28.04.95 - Il y avait un professionnel du jugement, genre Jean-Pierre Lacoste, qui faisait la fine bouche à la fin du spectacle de Didier Guyon : LES BÉBÉS. Il était bien le seul, car moi, j’étais ravi et content de l’être, car cela me prouvait que j’avais su rester frais, tout comme d’ailleurs les six cents spectateurs de la PASSERELLE de Saint-Brieuc, qui ont fait un triomphe à cette charmante création de Fiat Lux. Bien entendu, les bébés sont joués par des adultes, deux garçons et quatre filles, qui ont suivi des cours de petite enfance pour nous montrer physiquement, gestuellement, l’évolution, après qu’une petite étoile tombée du firmament leur ait apporté le don de la vie, du nourrisson depuis l’instant où, irrémédiablement couché, il agite frénétiquement ses jambes, jusqu’à celui où, bien campé sur ses deux pieds, il accumule les conneries, en passant par tous les stades du progrès évolutif.

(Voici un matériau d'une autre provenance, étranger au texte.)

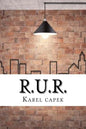R.U.R. - Paperback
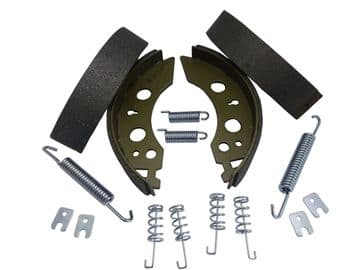 AFTERMARKET AL-KO TYPE 2035 AXLE BRAKE SET 1220328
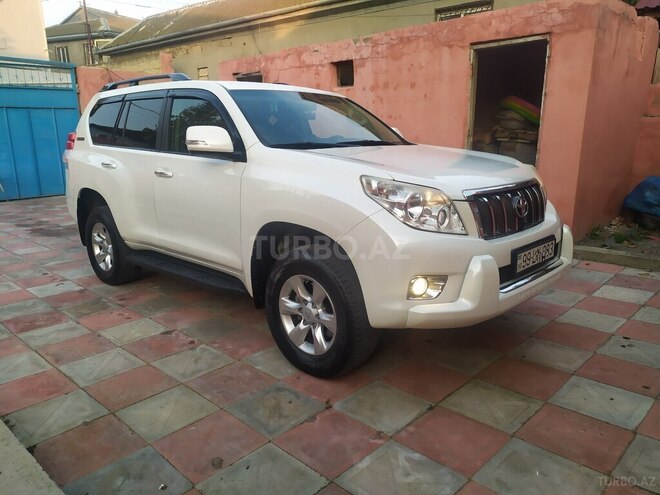 Toyota Land Cruiser Prado 2010, 161,119 km - 2.7 л - Bakı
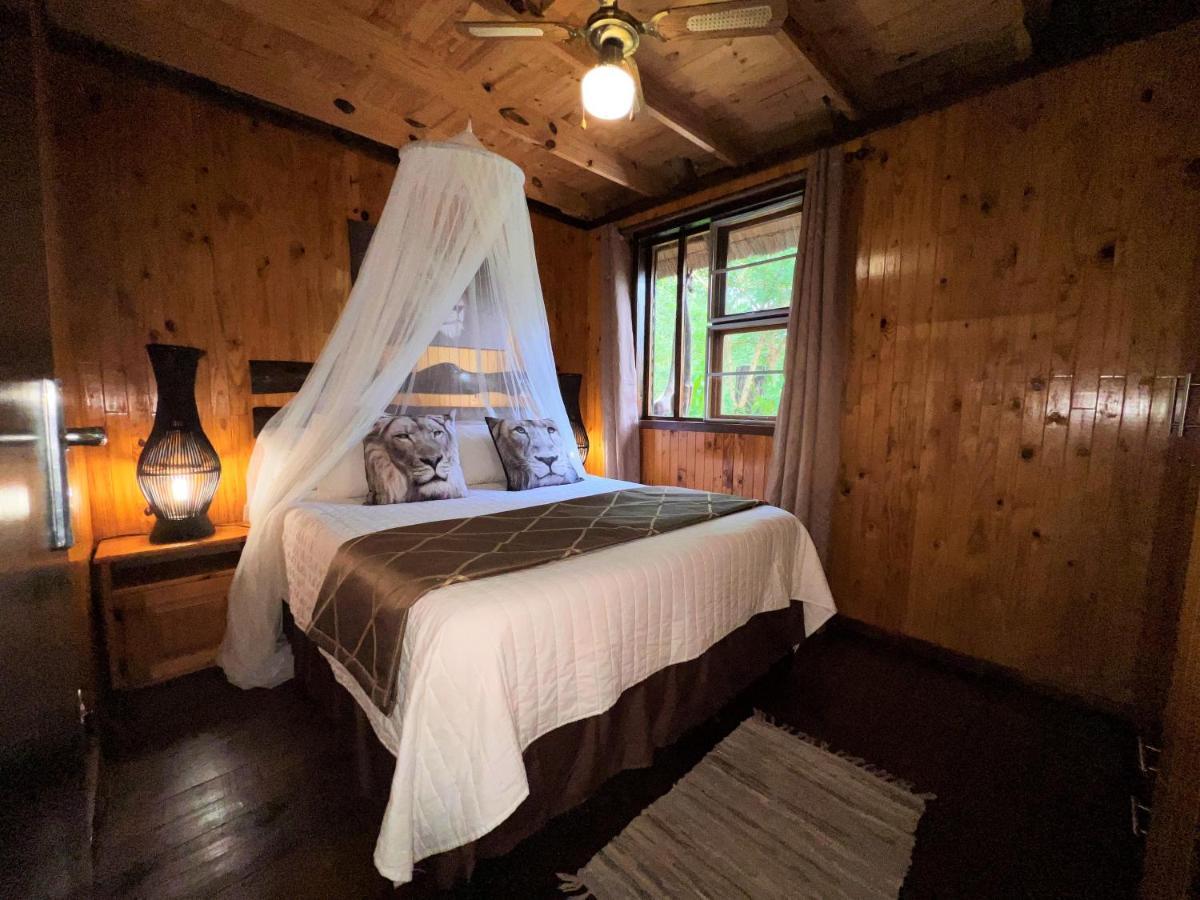 Kruger Kumba - Lahlekile Nathi Apartment Marloth Park Ngoại thất bức ảnh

Très bien signifiées sont les montagnes d’embûches que surmontent ces petits êtres au fur et à mesure de leur ascension. Se retourner d’abord, puis s’asseoir, puis faire les premiers pas incertains et bientôt plus affermis sur des jambes arquées qu’accentuent les grosses couches qui engoncent et encombrent, la curiosité de la découverte des sexes différents, la violence destructrice qui pourrait aller jusqu’au meurtre. C’est un monde où les adultes ne sont présents que par auto affrontements lointains, soit qu’on ne les voie qu’en ombres chinoises gigantesques, soit qu’ils s’engueulent face au public, rideau fermé sur l’univers des gamins.
Didier Guyon a tiré ce petit chef-d’œuvre de ses observations personnelles. Il l’a fait avec sensibilité et tendresse, aidé, il faut le souligner, par une troupe qui y va franco et par une partition musicale, mi-en direct avec un accordéoniste et souffleur dans des instruments à vent, mi-sonorisée sur bande.
Alors, me direz-vous, qu’est-ce qui peut bien faire bisquer les grincheux ? Peut-être bien que le parcours soit trop simple, trop logique dans sa continuité chronologique, trop « sans fautes », sans déviations perverses, en somme, trop SAIN. Ils ne se rendent pas compte qu’au travers de l’évidence magnifiquement théâtralisée par l’observateur Guyon, c’est eux-mêmes qui sont, quelque part, interpellés. C’est ce refus du souvenir, de ce qu’ils ne veulent pas se rappeler, qui les dérange.
Conclusion : ceux qui n’aiment pas les BÉBÉS de Fiat Lux doivent d’urgence aller consulter leur psychanalyste. Moi, on pourra tenter de me minimiser le propos en me parlant de premier degré, de superficialité etc… Je dirai : « Creusez… en vous-même ». Et oubliez « GARCON UN KIR », qui était un superbe divertissement, certes, mais seulement un divertissement. LES BÉBÉS sont drôles, nous font beaucoup rire, mais ce qu’ils nous apportent est bien autre chose qu’un divertissement.